Software artifacts: hash, don't sign

In server-side software, cryptography is like war: a last resort for when you’ve tried all of your other options, and they all failed.

– myself, November 19, 2021

Despite my misgivings about cryptography, there is one kind of cryptography that I am happy to use in almost any circumstance: hashing. Cryptographic hashes are miraculous. They can summarize1 the entire state of a large-scale distributed system, leaving zero degrees of freedom for an attacker (or misconfiguration) to exploit. Hashes have no keys to leak or misuse. Hashes are configuration-free: anyone can verify that a given input hashes to a certain output. There is no greater tool for protecting the integrity of a system.

Signing

Once you have hashed a document, a little demon may appear and offer to “upgrade” that hash into a digital signature. (Every modern digital signature algorithm takes a cryptographic hash as its input; cryptographic hashing is always the precursor step to signing2). In most cases you should send the imp packing.
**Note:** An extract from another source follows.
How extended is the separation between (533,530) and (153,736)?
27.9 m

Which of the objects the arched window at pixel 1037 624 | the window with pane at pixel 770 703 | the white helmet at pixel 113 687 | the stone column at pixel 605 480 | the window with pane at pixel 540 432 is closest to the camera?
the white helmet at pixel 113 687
Signing is hashing’s evil twin. A digital signature is proof that someone, at some point, had possession of a cryptographic key. Who is that someone? Beats me. Do we trust them? Maybe. Will they leak their key at some point in the future? Sorry, I misplaced my crystal ball. Were they bribed, tricked, or coerced into signing? I hope not. If they had the opportunity to sign again, would they? I don’t know…ask them.

I’ll admit that artifact signing has some limited usefulness when transferring software between organizations. In that context it can prevent an attacker who gains access to a software publisher’s website from undetectably modifying artifacts3. It is important that the signatures be time-bound: hosting a recent copy of the Ubuntu package archive is an incredible public service; hosting a stale copy is a replay attack (intentional or not).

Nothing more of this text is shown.